Customer Service, Madison Market Style
What is it about the organic foods co-op that they so often invite the socially challenged to helm their cash registers? The following experience may not make it on the "most annoying sales clerks quotes" list, but only because the annoyance was too prolonged and crazy to sum up with a single quote.
Follow along at home: the customer steps into Madison Market on Capitol Hill for some groceries, and is checking out when she's startled to hear the cashier tell her he isn't going to check her items. "Excuse me?" she asks. "You were very rude to me the last time you were in here," the checker responds. "I'm not going to help you. You'll have to switch lines."
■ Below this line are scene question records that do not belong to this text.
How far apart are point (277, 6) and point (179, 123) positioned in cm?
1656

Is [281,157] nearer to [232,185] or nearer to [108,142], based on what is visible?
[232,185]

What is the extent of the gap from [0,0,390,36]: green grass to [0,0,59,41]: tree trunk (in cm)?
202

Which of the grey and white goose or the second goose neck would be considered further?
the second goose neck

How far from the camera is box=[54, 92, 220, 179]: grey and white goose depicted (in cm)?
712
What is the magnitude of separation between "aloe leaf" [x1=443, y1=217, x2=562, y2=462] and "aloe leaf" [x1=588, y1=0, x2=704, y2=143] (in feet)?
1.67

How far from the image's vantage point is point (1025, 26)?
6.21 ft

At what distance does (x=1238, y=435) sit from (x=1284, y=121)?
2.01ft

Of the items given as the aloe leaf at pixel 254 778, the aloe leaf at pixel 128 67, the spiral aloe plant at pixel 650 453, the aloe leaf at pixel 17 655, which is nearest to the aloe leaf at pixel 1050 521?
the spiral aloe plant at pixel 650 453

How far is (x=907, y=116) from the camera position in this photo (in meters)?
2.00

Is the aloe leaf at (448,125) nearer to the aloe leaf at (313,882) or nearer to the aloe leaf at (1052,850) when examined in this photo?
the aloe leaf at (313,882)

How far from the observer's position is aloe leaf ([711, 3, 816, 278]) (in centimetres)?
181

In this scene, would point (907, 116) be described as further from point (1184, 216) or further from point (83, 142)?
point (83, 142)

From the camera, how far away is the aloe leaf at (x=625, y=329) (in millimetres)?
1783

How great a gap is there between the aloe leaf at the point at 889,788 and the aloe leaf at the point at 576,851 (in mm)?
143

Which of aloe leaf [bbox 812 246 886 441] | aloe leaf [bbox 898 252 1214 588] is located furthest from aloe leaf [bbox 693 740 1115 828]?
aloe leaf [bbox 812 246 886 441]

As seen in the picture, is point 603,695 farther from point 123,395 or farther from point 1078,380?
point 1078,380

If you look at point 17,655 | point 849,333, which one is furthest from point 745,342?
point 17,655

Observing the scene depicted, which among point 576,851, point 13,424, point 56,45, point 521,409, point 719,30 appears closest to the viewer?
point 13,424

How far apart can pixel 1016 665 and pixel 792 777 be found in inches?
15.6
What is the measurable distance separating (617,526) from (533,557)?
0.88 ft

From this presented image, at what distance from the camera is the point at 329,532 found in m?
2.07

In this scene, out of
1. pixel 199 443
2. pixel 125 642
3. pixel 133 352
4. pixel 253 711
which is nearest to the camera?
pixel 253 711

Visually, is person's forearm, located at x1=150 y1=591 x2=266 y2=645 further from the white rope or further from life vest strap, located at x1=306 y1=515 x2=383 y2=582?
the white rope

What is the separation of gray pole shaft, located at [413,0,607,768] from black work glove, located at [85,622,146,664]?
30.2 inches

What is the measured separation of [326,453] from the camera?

Her boyfriend looks at her quizzically. So does the person behind her in line. "Me?" she asks. "You must be thinking of someone else." The cashier shakes his head. "No, I recognize you." Befuddled, the customer says, "But...but I've been on the East Coast the last four months. I just got back. When was this?"
Now the checker either has to admit that he's mistaken, or prove that he's got a fantastic memory for rudeness by detailing the long-ago incident. He refuses to apologize or describe the event, though, and the crimson-faced customer has to change lines. And, naturally, stores.
Seattlest can commiserate: we've been treated shabbily by clerks under the misapprehension that a) any polite behavior is corporate, b) our hemp-less attire signifies there's no reason to interrupt their conversation with friends, and c) their over-charging us $25 is a hassle we should apologize to them for. But this new foray into the theater of public humiliation sets a new standard.
Nordstrom may have claimed the heights of good customer service, but Madison Market may be able to angle their way to the bottom. It's not an open field, of course. In the organic food store market, the field is crowded with exotically tattooed challengers.